→ **TASK LIST**
1. In the blog post on facilitated variation, who are named as the authors of The theory of facilitated variation?
2. Write out the part of the blog post on facilitated variation that runs from "I got referred" to "the software world.", word for word.
3. Continue the blog post on facilitated variation from its last sentence.

→ **PASSAGE FOR REVIEW**
On "A theory of facilitated variations"

Posted on May 2, 2024

I got referred to The theory of facilitated variation, by Gerhart and Kirschner, while reading La survie des médiocres de Daniel S. Milo and found it interesting enough in its own right to be worth a short blog post.

With this paper I am quite far from my usual bases: I am not a specialist in biology, evolution, genetics, nor any of the topics it draws from, so if you dear reader notice a mistake, please let me know. But I think I got the gist of it and it resonated deeply with some ideas and experiences from the software world.

One of the puzzles that evolution and natural selection pose is an explanation of the wide phenotype variations observed in nature. Phenotype is the set of features exhibited by some organism and with which it interacts with its environment. The theory of evolution posits that all living organisms evolve, that this evolution is “undirected”, and that natural selection kicks in to favor those variations that increase the “fitness” of the organism with respect to its environment. While this was unaccessible to Darwin at the time he formulated his theory, we now know that inheritable variations are caused by genetic mutations: Random variations in the genotype of an organism produce phenotypical variations, some which end up being selected and passed down to descendants.

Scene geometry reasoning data
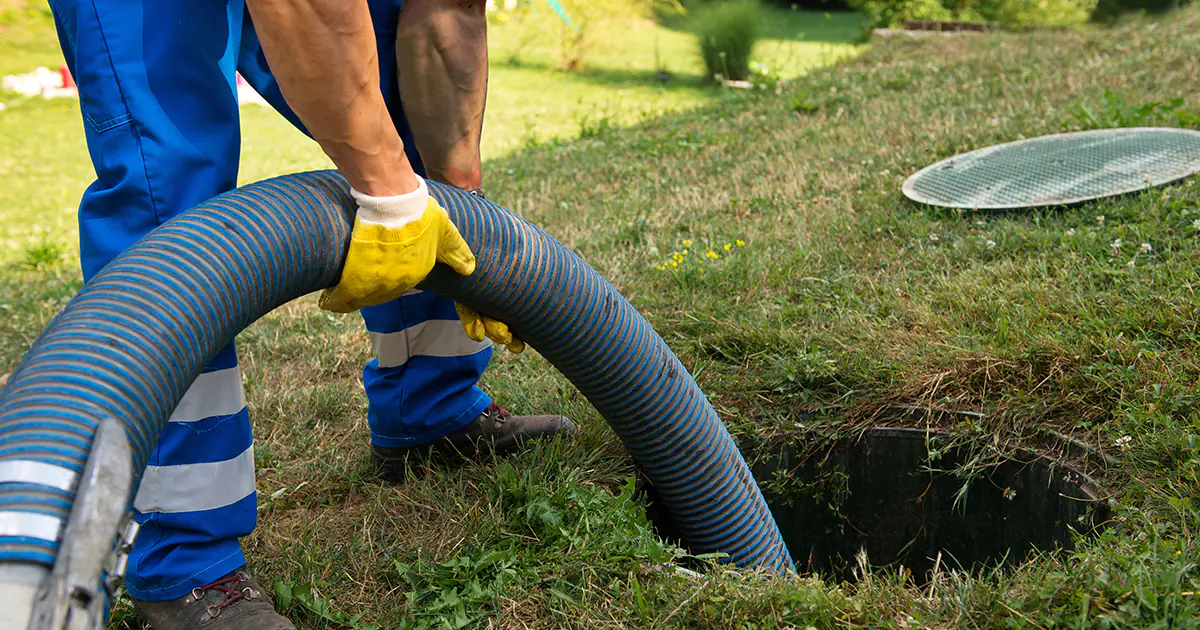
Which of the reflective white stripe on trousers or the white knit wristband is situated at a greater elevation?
the white knit wristband

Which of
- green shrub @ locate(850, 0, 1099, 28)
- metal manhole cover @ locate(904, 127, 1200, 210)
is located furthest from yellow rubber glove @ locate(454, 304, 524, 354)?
green shrub @ locate(850, 0, 1099, 28)

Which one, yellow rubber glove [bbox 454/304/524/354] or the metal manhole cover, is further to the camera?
the metal manhole cover

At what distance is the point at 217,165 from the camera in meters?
1.74

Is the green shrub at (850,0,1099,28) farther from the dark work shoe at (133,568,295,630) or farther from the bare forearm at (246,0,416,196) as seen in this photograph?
the dark work shoe at (133,568,295,630)

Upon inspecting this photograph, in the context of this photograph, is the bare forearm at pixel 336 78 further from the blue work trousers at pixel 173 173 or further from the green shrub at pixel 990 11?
the green shrub at pixel 990 11

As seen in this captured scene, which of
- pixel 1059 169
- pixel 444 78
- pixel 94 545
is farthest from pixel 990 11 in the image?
pixel 94 545

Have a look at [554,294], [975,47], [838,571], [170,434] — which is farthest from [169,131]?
[975,47]

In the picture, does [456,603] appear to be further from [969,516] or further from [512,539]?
[969,516]

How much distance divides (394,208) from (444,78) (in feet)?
2.08

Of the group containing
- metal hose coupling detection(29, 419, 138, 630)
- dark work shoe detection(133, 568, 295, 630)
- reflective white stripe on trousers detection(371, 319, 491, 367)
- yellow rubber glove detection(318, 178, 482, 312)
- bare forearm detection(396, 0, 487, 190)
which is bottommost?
dark work shoe detection(133, 568, 295, 630)

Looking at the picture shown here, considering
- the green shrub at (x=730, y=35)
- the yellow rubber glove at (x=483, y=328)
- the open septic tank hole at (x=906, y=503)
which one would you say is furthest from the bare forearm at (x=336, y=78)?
the green shrub at (x=730, y=35)

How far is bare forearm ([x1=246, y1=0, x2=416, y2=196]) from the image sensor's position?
144cm

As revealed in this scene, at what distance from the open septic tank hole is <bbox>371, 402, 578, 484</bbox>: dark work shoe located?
323 mm

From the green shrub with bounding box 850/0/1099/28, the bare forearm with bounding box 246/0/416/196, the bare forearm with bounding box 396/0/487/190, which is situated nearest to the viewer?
the bare forearm with bounding box 246/0/416/196
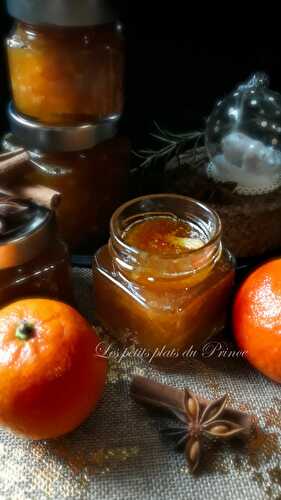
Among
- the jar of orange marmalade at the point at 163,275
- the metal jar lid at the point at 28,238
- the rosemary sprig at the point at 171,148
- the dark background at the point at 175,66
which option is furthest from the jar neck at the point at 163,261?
the dark background at the point at 175,66

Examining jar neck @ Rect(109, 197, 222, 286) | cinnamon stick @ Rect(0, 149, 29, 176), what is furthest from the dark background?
jar neck @ Rect(109, 197, 222, 286)

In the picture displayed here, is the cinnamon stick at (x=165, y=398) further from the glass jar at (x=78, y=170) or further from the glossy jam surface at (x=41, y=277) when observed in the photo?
the glass jar at (x=78, y=170)

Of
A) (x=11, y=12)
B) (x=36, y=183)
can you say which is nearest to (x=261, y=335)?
(x=36, y=183)

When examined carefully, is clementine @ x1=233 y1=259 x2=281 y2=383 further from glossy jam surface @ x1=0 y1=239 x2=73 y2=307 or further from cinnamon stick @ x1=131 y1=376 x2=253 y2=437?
glossy jam surface @ x1=0 y1=239 x2=73 y2=307

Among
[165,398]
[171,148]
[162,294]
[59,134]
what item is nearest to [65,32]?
[59,134]

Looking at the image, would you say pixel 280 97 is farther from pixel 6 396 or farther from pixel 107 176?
pixel 6 396

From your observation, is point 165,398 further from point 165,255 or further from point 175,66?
point 175,66

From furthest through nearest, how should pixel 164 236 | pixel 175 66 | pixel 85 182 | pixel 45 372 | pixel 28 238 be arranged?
pixel 175 66 < pixel 85 182 < pixel 164 236 < pixel 28 238 < pixel 45 372
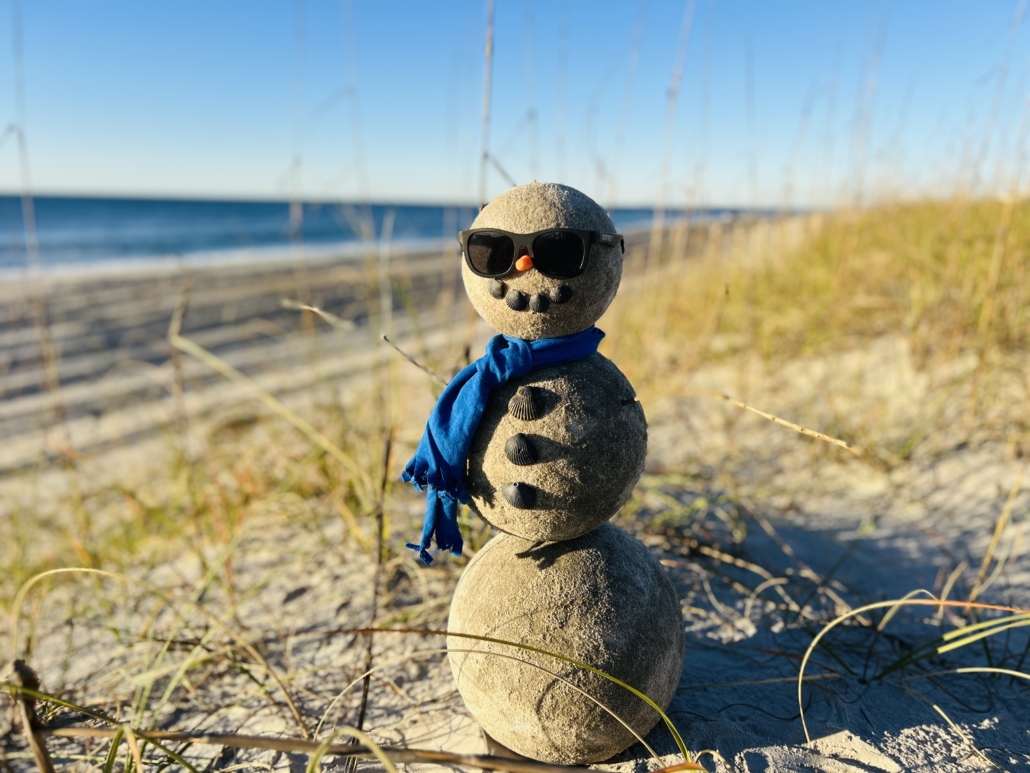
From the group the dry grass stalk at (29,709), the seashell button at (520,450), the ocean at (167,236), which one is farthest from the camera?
the ocean at (167,236)

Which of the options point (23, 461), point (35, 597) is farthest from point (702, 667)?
point (23, 461)

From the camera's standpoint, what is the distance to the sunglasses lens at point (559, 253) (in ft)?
3.76

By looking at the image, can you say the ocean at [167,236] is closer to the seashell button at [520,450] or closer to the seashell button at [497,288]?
the seashell button at [497,288]

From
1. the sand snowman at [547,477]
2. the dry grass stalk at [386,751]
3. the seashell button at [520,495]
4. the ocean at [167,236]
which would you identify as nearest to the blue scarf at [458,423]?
the sand snowman at [547,477]

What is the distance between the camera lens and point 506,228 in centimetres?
118

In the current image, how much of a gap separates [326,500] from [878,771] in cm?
206

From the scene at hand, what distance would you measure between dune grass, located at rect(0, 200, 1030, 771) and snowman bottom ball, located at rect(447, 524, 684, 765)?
0.52 ft

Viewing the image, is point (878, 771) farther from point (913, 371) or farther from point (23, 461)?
point (23, 461)

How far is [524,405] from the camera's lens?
1142 millimetres

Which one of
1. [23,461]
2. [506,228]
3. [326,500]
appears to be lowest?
[23,461]

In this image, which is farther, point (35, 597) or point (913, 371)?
point (913, 371)

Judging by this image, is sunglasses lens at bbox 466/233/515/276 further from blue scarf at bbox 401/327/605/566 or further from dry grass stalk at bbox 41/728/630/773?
dry grass stalk at bbox 41/728/630/773

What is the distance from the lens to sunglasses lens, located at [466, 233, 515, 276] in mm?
1167

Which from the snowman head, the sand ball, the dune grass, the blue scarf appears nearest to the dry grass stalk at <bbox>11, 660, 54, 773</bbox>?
the dune grass
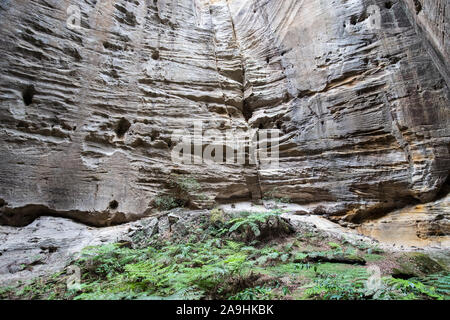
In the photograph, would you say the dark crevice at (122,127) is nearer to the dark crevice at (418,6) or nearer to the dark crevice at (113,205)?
the dark crevice at (113,205)

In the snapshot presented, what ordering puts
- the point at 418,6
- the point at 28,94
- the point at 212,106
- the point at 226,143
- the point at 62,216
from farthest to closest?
the point at 212,106, the point at 226,143, the point at 418,6, the point at 28,94, the point at 62,216

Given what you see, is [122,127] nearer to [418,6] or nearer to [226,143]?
[226,143]

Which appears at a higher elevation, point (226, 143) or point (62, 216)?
point (226, 143)

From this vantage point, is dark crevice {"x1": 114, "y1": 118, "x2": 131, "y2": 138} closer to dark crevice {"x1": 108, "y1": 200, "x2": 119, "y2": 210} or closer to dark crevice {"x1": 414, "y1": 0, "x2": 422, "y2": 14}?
dark crevice {"x1": 108, "y1": 200, "x2": 119, "y2": 210}

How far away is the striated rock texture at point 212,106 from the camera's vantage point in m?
6.66

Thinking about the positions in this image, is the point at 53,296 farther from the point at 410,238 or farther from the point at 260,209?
the point at 410,238

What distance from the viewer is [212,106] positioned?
9352mm

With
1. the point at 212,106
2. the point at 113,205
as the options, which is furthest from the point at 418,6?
the point at 113,205

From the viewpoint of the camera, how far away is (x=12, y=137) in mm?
6324

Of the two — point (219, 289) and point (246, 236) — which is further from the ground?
point (246, 236)

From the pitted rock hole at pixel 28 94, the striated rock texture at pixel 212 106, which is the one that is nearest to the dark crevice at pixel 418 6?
the striated rock texture at pixel 212 106

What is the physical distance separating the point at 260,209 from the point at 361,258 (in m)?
3.49

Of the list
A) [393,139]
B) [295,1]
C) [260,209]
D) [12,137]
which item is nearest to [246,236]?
[260,209]

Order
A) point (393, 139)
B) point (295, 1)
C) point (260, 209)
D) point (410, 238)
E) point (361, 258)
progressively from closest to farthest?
point (361, 258), point (410, 238), point (393, 139), point (260, 209), point (295, 1)
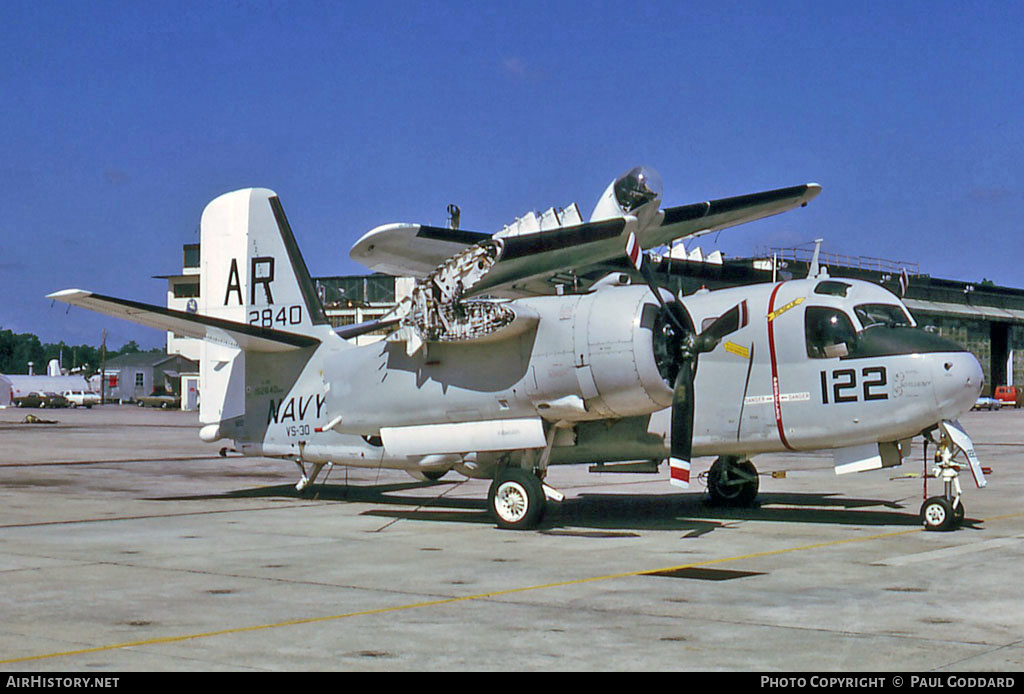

→ **ANSWERS FOR EACH ITEM**
1. Gerhart and Kirschner.

2.
I got referred to The theory of facilitated variation, by Gerhart and Kirschner, while reading La survie des médiocres de Daniel S. Milo and found it interesting enough in its own right to be worth a short blog post.

With this paper I am quite far from my usual bases: I am not a specialist in biology, evolution, genetics, nor any of the topics it draws from, so if you dear reader notice a mistake, please let me know. But I think I got the gist of it and it resonated deeply with some ideas and experiences from the software world.

3.
What’s unclear however are the rules governing those variations, and at what speed does it occur? Is it the case that significant phenotype variations like the one famously observed on Galapagos’ finches by Darwin, are the result of many small repeated mutation/selection cycle? Or could it be possible that phenotypical traits evolve at a faster rate? The theory of facilitated variations provides some evidence for the latter.

The key insight for this theory comes from the fact modern advances in genetics have proven that all living organisms share a substantial share of their genotypes, and that most of the key features of how life “works” at the molecular level were already in place in the pre-cambrian, in early prokaryote and eurkaryot organisms, before the subsequent explosion of life-forms. In other words, it seems clear that the wild array of phenotype variations observed in living and extinct species over the past billion of years is caused by a rather limited set of core components and processes from DNA replication, RNA transcription and generation of proteins, to cell division and specialisation, body axis and lateralisation, etc.

The general idea is that large phenotype variations can be caused by tiny DNA mutations if those mutations entail changes in the regulatory processes that link together various components of the living system, because those core components and processes are very versatile and adaptable. Or said differently, minor variations in genotypes can generate recombinations of components and processes that in turn lead to major variations in phenotype. This is made possible because those core components exhibit some key charateristics:

  1. Weak regulatory linkage where some component’s complex behaviour, typically a cell, can be triggered or inhibited by the presence or even the absence (through self-inhibition) of some simple molecule. The inhibitor or enabler does not need any “knowledge” or even direct relation with the other process, and

    The ease with which simple signals can entrain complex processes reflects the capacity of core processes to engage in weak regulatory linkage.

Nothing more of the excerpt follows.